In a conversation today with a person who asked me to attend a parachurch dinner, he asked me how I should be listed in the program? I asked him how he was listed. He said by his first and last name. For the first time I asked if he would just list me as "Don Johnson." No "Rev." or "Pastor" or "Sr. Pastor", just me. I really want to be part of the solution and not part of the problem.


At 9:32 PM , Blogger Gary Means said...

Don, recently I've been thinking about the role of the pastor, and of the pastor-centered Sunday morning worship event and the pastor-centered church structure. I've been looking into the subject of the exodus from the institutional church, and the growth of the unchurched church movement. I suspect that most pastors would respond that the church has a Christ-centered church service and structure. But our churches are so incredibly dependent on the Pastoral staff. You are the answer man, the decision-maker, the coordinator, the counselor, the strategizer, etc, etc. And of course, everything that is wrong with the church is ultimately blamed on the pastor at some level.

As I listen to pastors who now consider themselves unchurched and find that their walk with God is more vibrant than even before. Many comment that because they can now be more transparent and do not have the baggage of being perceived as "the Pastor", their influence in other people's lives has actually deepened.

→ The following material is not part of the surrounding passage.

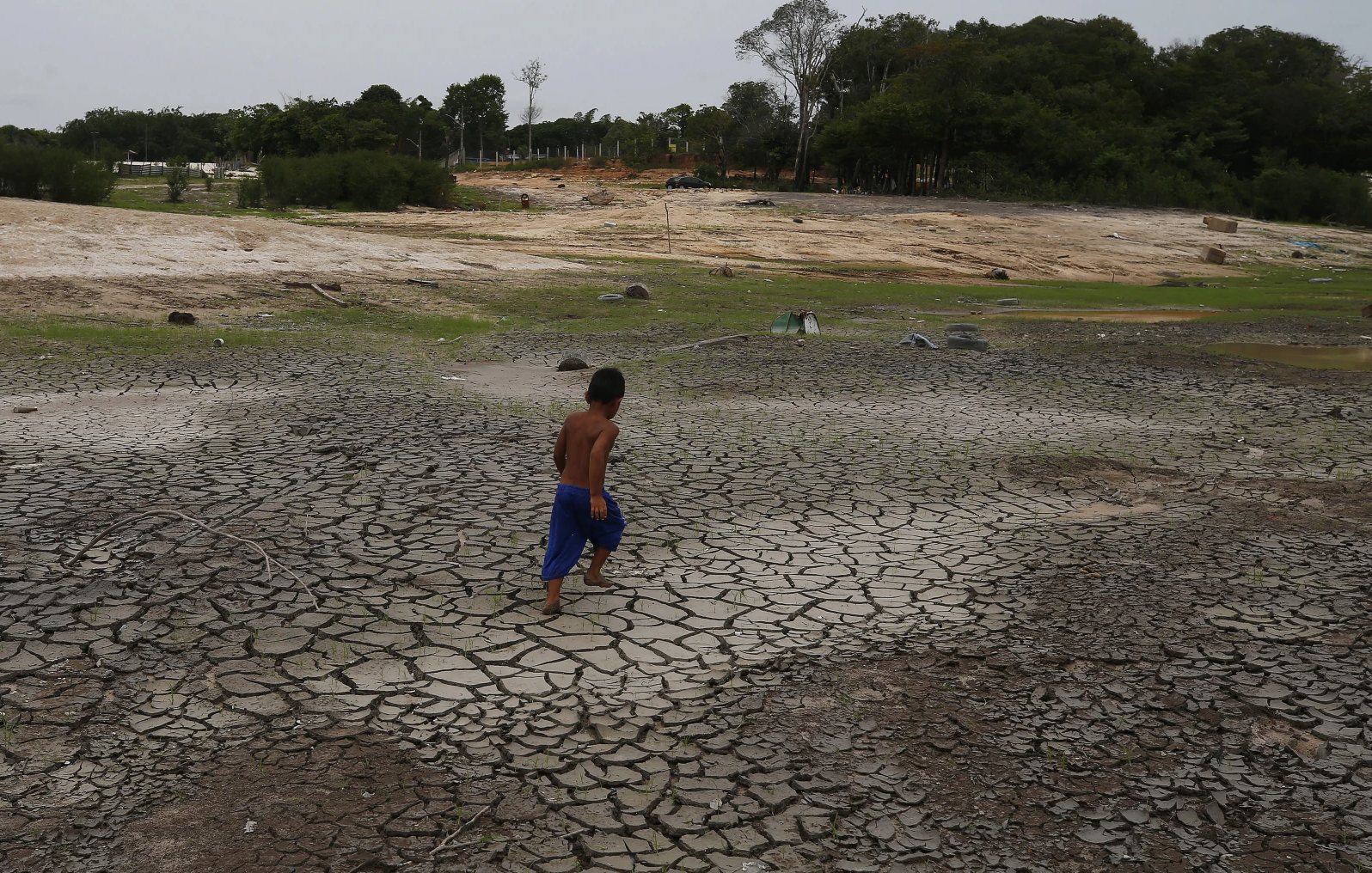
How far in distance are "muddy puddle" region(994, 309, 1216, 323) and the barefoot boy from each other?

The proponents of this movement claim that half of all professing Christians in America are unchurched - their definition being that they have not been inside a church within the past six months except for holidays, weddings, or funerals.

Yet, as much merit as some of their ideas or concerns may hold, I still have gratitude for the influence in my life of men who serve or have served God as pastors. In particular, I remember Carl Taylor of Interbay Covenant in Seattle, (now in Buffalo, Minnesota) who taught and lived what it means to walk as a humble, sincere, imperfect child of God. There are other pastors that I think of whose words have challenged and/or encouraged me over the years. Could this have happened if there had not been a pastor-centered Sunday morning event? I think so, but I am not ready to throw the baby out with the bathwater.

The current pastor-centered system is flawed, but any system involving human beings will be defective. Still God can, and will, use it. Sometimes in stunning ways.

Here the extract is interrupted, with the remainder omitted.